*Yapmanız Gerekenler:*
A – Mahkeme kararı alıntısını iki cümleyle özetleyiniz.
B – Mahkeme kararı alıntısına göre dava hangi tarihte açılmıştır?

*Sayfa Alıntısı:*

□ □ □ □ □

Emsal Mahkeme Kararı İzmir 1. Asliye Ticaret Mahkemesi 2021/364 E. 2021/975 K. 10.11.2021 T.

Görüntülediğiniz mahkeme kararı kesinleşmiş bir karardır.

T.C.
İZMİR
1. ASLİYE TİCARET MAHKEMESİ

ESAS NO : 2021/364 Esas
KARAR NO : 2021/975

DAVA : İtirazın İptali (Ticari Niteliktekinde Haksız Fiilden Kaynaklanan )
DAVA TARİHİ : 27/05/2021
KARAR TARİHİ : 10/11/2021

Davacı tarafından davalı aleyhine açılan İtirazın İptali (Ticari Niteliktekinde Haksız Fiilden Kaynaklanan) davasının mahkememizde yapılan açık yargılaması sonunda, tüm dosya incelendi.

□ □ □ □ □

*Sunulan Liste:*
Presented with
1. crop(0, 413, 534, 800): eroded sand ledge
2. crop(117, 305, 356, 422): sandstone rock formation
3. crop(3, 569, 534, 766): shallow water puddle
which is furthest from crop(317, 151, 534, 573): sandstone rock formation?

□ □ □ □ □

*Görev Bazında Sonuçlar:*
A – İzmir 1. Asliye Ticaret Mahkemesi'nin 2021/364 Esas ve 2021/975 Karar numaralı kesinleşmiş kararı, 27/05/2021 tarihinde açılan ve ticari nitelikteki haksız fiilden kaynaklanan bir itirazın iptali davasına ilişkindir. Kararın tarihi 10/11/2021 olup, davacının davalı aleyhine açtığı davanın açık yargılaması sonunda tüm dosya incelenmiştir.

B – Dava 27/05/2021 tarihinde açılmıştır.